According to the news story below about the CD price-fixing suit, what does the acronym MAP stand for?

# start of Document segment

Advertisement - Click to support our sponsors.


Starbulletin.com


Tuesday, August 8, 2000


Hawaii joins music
price-fixing suit


From staff and wire reports

NEW YORK -- Twenty-eight states, including Hawaii, filed suit today accusing the world's five largest record labels and three large music retailers of fixing prices of compact discs. The states are seeking "hundreds of millions of dollars" in damages.

The suit, filed in U.S. District Court for the Southern District of New York, centers on a policy called "minimum advertised pricing", or MAP, under which the labels subsidized advertising for retailers that agreed not to sell CDs below a minimum price determined by the labels.

New York State Attorney General Eliot Spitzer said in a statement, "This illegal action . . . has not been music to the ears of the public. Because of these conspiracies, tens of millions of consumers paid inflated prices to buy CDs."

The suit alleges that the MAP policy increased CD prices in violation of state and federal antitrust law, kept CD prices artificially high, and penalized retailers who did not participate.

"Assuming the allegations are true, Hawaii consumers were damaged -- were hurt -- and we're joining in the effort to gather damages for them," said Jack Rosenzweig, Hawaii's deputy attorney general.

He said the state of Hawaii is taking a back-seat role in the case, while a group of bigger states has taken on most of the prosecution efforts -- typical of multi-state cases. "To be be quite frank, we're sort of going for the ride now," Rosenzweig said today.

# end of Document segment
# start of Information shown

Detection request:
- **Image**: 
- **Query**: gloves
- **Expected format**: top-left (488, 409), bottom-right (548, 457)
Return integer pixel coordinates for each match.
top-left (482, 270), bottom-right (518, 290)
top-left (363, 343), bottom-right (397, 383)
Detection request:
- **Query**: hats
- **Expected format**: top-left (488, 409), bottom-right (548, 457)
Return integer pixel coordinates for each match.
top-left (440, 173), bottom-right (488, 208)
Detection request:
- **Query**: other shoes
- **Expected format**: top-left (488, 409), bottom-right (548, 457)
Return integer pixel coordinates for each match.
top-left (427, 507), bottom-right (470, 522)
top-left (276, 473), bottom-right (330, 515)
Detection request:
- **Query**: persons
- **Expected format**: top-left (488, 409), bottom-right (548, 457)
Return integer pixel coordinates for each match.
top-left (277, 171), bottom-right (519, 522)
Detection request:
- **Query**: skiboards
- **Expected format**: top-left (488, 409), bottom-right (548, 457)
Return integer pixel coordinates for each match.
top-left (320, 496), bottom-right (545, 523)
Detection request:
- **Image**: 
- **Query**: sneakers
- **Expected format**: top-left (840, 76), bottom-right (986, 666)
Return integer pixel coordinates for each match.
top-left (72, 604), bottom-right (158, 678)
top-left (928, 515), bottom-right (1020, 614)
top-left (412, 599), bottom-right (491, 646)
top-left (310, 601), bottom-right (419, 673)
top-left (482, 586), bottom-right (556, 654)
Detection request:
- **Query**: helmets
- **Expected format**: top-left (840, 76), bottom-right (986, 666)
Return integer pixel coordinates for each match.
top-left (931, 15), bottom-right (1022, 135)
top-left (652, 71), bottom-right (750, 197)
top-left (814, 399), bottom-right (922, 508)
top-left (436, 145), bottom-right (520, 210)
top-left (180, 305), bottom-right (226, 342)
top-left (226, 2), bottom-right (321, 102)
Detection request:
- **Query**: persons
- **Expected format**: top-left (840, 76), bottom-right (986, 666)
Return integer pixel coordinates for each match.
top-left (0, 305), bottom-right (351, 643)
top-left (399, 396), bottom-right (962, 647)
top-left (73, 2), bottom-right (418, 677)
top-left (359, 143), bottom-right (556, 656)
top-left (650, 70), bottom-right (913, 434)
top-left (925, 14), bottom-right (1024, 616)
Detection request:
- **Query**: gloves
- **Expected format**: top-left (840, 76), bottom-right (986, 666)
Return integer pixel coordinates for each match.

# end of Information shown

Full solution: Minimum advertised pricing.